** start of Source excerpt **

When we originally wrote our RDS Report, although we recommended against loading our catalog into Summon, internally we were still entertaining the idea of experimenting with it just to see if there would be benefits—if we could do it easily. But, since writing our report, the landscape—externally and internally—has continued to evolve. And much of this evolution has actually supported our initial findings and reasoning on this topic. A growing body of evidence from usability testing suggests that results combining article-level items and catalog items is confusing—that users prefer these two basic types of things to be kept separated in our interfaces. Our own testing during development of our new website showed this very clearly. There has been growing interest in what has been termed “bento box” style search results interfaces, where the top results from a variety of sources are combined at the interface layer on-the-fly and presented in separate boxes, showing, e.g., Articles results, Catalog results, Database results, etc. in different (clearly-labeled) areas on one screen. There is a growing consensus that this is the current best-of-breed approach to providing a search-box that searches all library resources, and it wouldn’t require indexing our catalog in Summon.

(For more discussion about the “combined library search” idea, see the FAQ question, Improving resource discovery means making our discovery experience more like Google’s. Right?)

How does Summon decide what resources to rank as more relevant than others?

Summon uses a relevance-ranking algorithm developed by Serials Solutions. Full-text items receive a static rank based on content type, publication date, scholarly/peer review, and whether or not an item is in the local collection. Items that are more recent and peer-reviewed are favored over those that are not, and items that are in the local collection are favored over those that are not.

When a user searches Summon, a dynamic rank is generated–search results are compared against a user’s query and ranked based on term frequency, field weighting, term stemming, and stop-word processing. A combination of the dynamic rank and the static rank determines the final ranking.

Resource Discovery

What exactly do you mean when you say “resource discovery?”

Ranganathan’s third law: Every book its reader. Resource discovery is foundational to library science. When we consider how best to organize our resources to help our patrons find what they need, we are considering the issue of resource discovery.

In the print universe, the catalog was one of the central systems that enabled this–you could be reasonably sure that you’d searched the entirety of the library by checking the catalog and maybe a handful of other sources. But, as more content has moved online–and as more of the content libraries obtain and make available has moved online–the number of systems for searching that content has increased in kind. For technical reasons, intellectual property reasons, practical reasons, and many other reasons, the content that a library makes available to its patrons has come to exist in many different systems. Each system has its own interface for searching the content that it holds. This greatly complicates how people find what they need. To use this smorgasbord of systems appropriately and effectively, you need to have a better understanding of how libraries work than most people are willing to obtain.

On the flip side, non-library entities have grown to deliver much better online resource discovery experiences. Amazon and other online retailers make it easy to navigate their product catalogs. Google, of course, makes it dead simple to find something that is relevant to just about any query. Using the library is comparatively difficult.

Over the past 10 years, technologically literate folks working in the Library and Information Science profession have been working toward making library resources easier to find and use. One of the fruits of this labor is the “Resource Discovery System,” aka “Next Generation Catalog,” aka “Web Scale Discovery System.” This type of system uses a central index to store content from a variety of sources and allows use of a single interface to search/discover that content. The Summon system that we just purchased and implemented is one example.

** end of Source excerpt **
** start of Given information **

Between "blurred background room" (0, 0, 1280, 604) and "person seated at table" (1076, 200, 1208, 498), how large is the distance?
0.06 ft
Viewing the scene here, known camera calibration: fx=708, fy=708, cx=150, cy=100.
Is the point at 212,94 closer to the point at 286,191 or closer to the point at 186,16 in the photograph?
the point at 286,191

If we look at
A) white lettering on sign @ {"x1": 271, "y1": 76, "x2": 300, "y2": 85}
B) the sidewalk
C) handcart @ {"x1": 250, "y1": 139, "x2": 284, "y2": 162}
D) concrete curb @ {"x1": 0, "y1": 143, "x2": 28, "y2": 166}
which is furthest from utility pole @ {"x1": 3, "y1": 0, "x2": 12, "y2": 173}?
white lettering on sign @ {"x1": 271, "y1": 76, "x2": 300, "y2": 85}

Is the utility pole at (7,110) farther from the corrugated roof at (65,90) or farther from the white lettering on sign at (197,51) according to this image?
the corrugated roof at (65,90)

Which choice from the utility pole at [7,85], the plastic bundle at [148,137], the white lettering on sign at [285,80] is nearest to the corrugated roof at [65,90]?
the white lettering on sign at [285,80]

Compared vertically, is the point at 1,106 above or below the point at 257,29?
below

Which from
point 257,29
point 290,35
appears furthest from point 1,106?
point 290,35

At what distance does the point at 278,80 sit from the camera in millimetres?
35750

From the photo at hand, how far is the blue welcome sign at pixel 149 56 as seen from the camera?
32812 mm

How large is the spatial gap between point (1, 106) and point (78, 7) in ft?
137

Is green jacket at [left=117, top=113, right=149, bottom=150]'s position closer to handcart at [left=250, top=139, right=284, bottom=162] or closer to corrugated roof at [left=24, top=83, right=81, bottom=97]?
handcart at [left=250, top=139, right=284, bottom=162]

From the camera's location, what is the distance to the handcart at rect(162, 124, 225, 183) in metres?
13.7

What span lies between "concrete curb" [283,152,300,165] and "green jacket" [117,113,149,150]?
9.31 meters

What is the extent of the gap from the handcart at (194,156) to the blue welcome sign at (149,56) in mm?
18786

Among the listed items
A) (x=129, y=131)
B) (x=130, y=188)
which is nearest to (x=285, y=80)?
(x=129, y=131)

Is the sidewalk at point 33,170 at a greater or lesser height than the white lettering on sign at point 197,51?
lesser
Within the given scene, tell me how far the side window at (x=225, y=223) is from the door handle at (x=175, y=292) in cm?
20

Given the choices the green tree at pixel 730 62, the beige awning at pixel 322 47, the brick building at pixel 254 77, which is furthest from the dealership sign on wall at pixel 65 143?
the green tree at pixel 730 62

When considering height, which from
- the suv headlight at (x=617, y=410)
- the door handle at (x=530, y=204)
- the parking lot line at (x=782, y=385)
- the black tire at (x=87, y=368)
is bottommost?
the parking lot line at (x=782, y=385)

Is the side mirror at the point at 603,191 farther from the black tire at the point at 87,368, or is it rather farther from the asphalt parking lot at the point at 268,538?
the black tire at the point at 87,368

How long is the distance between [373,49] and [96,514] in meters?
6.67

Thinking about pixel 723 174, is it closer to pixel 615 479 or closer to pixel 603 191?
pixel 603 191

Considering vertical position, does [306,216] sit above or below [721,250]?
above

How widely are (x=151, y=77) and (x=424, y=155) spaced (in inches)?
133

** end of Given information **

Please continue the library resource discovery FAQ above, starting right after its last sentence.

But–it’s very important to keep in mind that any system that lets people search for resources could rightfully be called a resource discovery system, and systems like Summon are not the be-all, end-all for improving discovery of library resources. Like any other type of system, they have their positives and negatives, and they have to be willfully and intelligently incorporated into the overall discovery experience (e.g., the library website) in order to be effective.

So when we–the User Interfaces Department–talk about, e.g., improving resource discovery (or resource discovery interfaces) at UNT Libraries, we are talking about both Resource Discovery Systems in particular and about resource discovery systems in general. We’re talking about the discovery experience as a whole. When a patron comes to our library website, how do they get to the resources that they need, no matter what they are and what system they’re in? That’s what we mean when we say “resource discovery.”

For a more complete picture, please see our RDS Report, especially the Introduction and the Literature Review sections.

Improving resource discovery means making our discovery experience more like Google’s. Right?

Yes and no. It depends on what you mean by “more like Google.” If you mean that we need to continue simplifying the discovery experience, construct the right tools for the right contexts, customize our tools based on user data and user feedback, and continuously adjust them based on changing user needs (based in turn on user data and feedback)–then yes, absolutely we need our discovery experience to be more like Google’s.

On the other hand, if you mean that we need to mimic Google’s search functionality–i.e., just provide a single search box that searches a single system containing everything we own and returns one results set for each query–then the answer is a very qualified “no.” Or, at least, not necessarily.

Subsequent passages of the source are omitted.